In the early parts of the 20th century, Real Madrid first played at Campo De O’Donnell, but then moved to the larger Campo Chamartin in 1924. In 1943, Chamartin had already become too small again, and club-president Santiago Bernabéu decided that Madrid needed a new and modern 100,000-stadium.
This new stadium got built at the same site of Campo Chamartin. Construction began in 27 October 1944, and on the 14th of December 1947 Estadio Santiago Bernabéu officially opened with a match against Portuguese champions OS Belenenses (3-1).
The stadium was initially still called Nuevo Estadio Chamartin. On 4 January 1955, after the General Assembly of Members Compromisaros, it was decided that the stadium adopt its present name in honour of club President Santiago Bernabéu.
At that time, Estadio Santiago Bernabéu consisted of two uncovered tiers that could hold just over 75,000 spectators. Capacity was further increased to 125,000 in 1954, when one of the long sides got expanded with a third tier.
During Euro 1964 Championships, Santiago Bernabéu hosted one of the two semi-finals and the final between Spain and the Soviet Union (2-1).
Towards the end of the 1970s, the stadium had already started to age, and at one time even plans were made to build a new stadium in the north of the city. However, with the perspective of the 1982 World Cup it was instead decided to renovate the Bernabéu, which included the construction of a roof that covered the three two-tiered stands and the installation of seats in half of the stadium. As a result, capacity was reduced to 90,800 places.
During the 1982 World Cup, Estadio Santiago Bernabéu hosted three matches in the second group stage and the final between Italy and West Germany (3-1).
In the 1990s, UEFA required the stadium to become an all-seater, which would have reduced capacity to 50,000 seats. Club president Mendoza therefore started an extensive redevelopment program that included extending the third tier over the entire stadium, the creation of corporate facilities, and four access towers in each corner of the stadium. Works started in 1992 and were completed two years later.
In the summer of 1998, and chaired by Lorenzo Sanz, the Santiago Bernabéu adopted an all-seating arrangement, bringing its capacity down to 75,328 spectators.
When Florentino Pérez became the president of Real Madrid, he launched a “master plan” with one goal: to improve the comfort of the Santiago Bernabéu and the quality of its facilities, and maximise revenue for the stadium.
Pérez invested €127 million in five years (2001–2006) by adding an expansion to the east side of the stadium, as well adding a new façade on Father Damien street, new costumes, new boxes and VIP areas, a new stage in honour of the east side, a new press area (also located on the east side), a new audio system, new bars, integration of heating in the stands, panoramic lifts, new restaurants, escalators in the tower access, and implementation of the multipurpose building in Father Damien street.
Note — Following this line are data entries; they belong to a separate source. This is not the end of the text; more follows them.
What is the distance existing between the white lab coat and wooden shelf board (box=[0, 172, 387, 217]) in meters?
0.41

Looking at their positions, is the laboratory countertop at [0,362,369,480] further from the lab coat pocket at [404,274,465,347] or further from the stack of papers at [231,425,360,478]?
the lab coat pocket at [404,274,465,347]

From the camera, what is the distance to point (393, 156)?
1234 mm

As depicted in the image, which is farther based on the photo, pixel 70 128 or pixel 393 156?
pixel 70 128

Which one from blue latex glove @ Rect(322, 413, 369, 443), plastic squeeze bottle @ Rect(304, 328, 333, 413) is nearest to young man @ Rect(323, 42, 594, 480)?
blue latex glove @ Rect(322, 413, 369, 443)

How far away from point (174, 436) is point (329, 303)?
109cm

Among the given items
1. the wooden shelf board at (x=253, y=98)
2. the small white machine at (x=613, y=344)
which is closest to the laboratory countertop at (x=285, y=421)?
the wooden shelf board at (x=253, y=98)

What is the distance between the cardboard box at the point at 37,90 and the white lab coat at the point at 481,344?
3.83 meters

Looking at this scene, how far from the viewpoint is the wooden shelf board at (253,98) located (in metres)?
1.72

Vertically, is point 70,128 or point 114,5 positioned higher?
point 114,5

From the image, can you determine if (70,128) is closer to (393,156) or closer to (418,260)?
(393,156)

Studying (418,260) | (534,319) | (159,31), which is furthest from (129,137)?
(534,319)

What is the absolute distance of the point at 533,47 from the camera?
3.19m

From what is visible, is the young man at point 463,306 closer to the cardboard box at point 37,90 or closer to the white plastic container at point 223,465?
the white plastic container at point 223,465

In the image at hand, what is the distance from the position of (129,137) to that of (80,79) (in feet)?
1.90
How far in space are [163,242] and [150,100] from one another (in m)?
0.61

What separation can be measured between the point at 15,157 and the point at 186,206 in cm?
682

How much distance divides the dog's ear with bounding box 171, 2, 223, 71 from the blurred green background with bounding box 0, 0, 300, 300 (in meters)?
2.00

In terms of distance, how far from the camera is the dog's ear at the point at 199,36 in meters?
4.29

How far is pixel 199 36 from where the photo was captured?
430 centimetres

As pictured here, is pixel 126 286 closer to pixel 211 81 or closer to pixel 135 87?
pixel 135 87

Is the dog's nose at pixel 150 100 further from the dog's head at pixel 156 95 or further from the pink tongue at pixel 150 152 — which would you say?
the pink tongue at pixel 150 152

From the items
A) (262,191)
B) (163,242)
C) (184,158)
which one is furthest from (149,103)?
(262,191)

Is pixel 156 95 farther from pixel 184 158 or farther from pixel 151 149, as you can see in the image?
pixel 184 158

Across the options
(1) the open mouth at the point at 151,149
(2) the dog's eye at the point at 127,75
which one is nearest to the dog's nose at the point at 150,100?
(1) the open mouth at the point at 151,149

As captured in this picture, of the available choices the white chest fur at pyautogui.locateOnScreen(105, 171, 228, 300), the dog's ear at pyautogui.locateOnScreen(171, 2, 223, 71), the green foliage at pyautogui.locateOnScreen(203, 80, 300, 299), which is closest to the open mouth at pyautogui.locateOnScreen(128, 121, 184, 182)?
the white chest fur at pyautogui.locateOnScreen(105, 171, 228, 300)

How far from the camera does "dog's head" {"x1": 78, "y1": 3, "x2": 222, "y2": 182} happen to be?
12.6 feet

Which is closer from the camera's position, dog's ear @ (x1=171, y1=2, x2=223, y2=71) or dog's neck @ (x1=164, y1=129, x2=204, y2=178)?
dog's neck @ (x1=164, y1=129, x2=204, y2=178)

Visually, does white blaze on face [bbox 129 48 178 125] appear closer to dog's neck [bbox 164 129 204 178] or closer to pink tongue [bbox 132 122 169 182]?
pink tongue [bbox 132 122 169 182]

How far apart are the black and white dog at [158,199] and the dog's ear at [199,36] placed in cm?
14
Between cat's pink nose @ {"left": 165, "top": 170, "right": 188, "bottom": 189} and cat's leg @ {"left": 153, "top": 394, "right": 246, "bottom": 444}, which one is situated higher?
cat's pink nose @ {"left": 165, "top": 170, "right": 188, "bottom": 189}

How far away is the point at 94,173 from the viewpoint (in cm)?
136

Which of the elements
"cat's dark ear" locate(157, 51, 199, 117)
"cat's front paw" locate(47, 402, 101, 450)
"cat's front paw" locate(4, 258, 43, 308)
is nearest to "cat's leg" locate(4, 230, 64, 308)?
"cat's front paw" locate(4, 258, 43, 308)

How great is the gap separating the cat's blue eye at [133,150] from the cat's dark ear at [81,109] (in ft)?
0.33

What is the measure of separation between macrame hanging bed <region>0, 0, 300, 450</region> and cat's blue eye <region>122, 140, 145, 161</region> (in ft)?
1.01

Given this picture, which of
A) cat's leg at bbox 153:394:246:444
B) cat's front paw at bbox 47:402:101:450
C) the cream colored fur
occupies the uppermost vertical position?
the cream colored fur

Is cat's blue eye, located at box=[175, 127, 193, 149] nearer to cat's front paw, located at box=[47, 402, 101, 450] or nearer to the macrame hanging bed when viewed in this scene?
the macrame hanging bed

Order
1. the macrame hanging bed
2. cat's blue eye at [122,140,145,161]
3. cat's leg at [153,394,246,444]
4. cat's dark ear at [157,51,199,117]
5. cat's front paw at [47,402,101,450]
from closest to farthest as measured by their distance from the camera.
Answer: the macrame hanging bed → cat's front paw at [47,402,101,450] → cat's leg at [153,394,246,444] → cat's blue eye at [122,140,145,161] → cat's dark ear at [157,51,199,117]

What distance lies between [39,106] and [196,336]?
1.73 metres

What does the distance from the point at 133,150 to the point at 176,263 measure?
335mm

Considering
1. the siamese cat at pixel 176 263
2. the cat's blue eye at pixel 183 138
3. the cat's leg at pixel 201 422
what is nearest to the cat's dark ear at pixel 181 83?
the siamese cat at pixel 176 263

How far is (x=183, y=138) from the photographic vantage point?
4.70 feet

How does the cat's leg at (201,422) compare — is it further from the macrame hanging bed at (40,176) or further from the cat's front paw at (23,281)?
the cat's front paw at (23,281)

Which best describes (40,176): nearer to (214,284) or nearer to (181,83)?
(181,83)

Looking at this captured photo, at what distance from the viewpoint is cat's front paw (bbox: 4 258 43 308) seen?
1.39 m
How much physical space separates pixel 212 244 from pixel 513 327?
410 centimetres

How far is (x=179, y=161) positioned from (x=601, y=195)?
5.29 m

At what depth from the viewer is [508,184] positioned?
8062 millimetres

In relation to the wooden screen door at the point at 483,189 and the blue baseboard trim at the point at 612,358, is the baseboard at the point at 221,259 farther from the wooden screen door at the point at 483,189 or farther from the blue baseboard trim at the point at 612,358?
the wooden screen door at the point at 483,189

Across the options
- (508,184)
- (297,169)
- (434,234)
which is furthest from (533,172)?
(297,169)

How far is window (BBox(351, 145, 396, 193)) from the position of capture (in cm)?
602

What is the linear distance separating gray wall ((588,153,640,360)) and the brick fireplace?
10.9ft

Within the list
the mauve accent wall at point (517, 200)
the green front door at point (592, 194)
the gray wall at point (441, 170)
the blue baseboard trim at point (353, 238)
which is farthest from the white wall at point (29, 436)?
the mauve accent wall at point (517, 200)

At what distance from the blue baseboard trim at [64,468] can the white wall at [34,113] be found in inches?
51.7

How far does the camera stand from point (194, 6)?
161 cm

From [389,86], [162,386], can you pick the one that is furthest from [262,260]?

Following the enlargement of the lateral east side and the creation of new galleries, the capacity of the Santiago Bernabéu was 80,354, all seated. The last change was an increase of about five thousand to a capacity of 85,454, effected in 2012.
In its history, Estadio Santiago Bernabéu has hosted four European Cup and Champions League finals. The first final was in 1957 between Real Madrid and Fiorentina (2-0), the second in 1969 between AC Milan and Ajax (4-1), the third in 1980 between Nottingham Forest and Hamburg (1-0), and the last one in 2010 between Internazionale and Bayern Munich (2-0).
A €525 million renovation project was set to begin in summer 2017, but began in 2019. The capacity will remain at 81,000 seats, but the height will be increased by ten metres and a roof will be added. The club is expected to sell the naming rights to the renovated stadium.
The work is expected to last three and a half years (2019–2022).
In order for the project not to get in the way of playing matches, the team will use Roman techniques with raising the top, which will make it easier for the works to continue while the season is underway and there are matches once or twice a week. "The project is complex because it will not stop the football and therefore complicates the works and design, which has a roof that encloses the whole stadium. They are going to lift the roof like the Romans did, but with modern technology. They will raise the inner ring by string-pulling with hydraulic jacks, bridge technology and ski lifts in a short period of time in the summer to respect the sporting calendar," said Tristán López Chicheri, the individual in charge of renovation.
Chicheri believes the renovation will bring tourists to the stadium all year round, with many attractions planned. The stadium is supposed to have more restaurants, a shopping centre and a hotel, with some rooms having a view of the pitch. 'Digital stadium of the future' will be equipped with a 360-degree screen and retractable roof. "It is not only on matchdays that it will be used – there are venues like the Bernabéu that are in the middle of the city and it is a shame that they have no life beyond 35–40 matches a year," said Chicheri.
The areas around the Bernabéu will be rearranged: the Plaza de los Sagrados Corazones will be removed to be replaced by 6,000 square metres of gardens.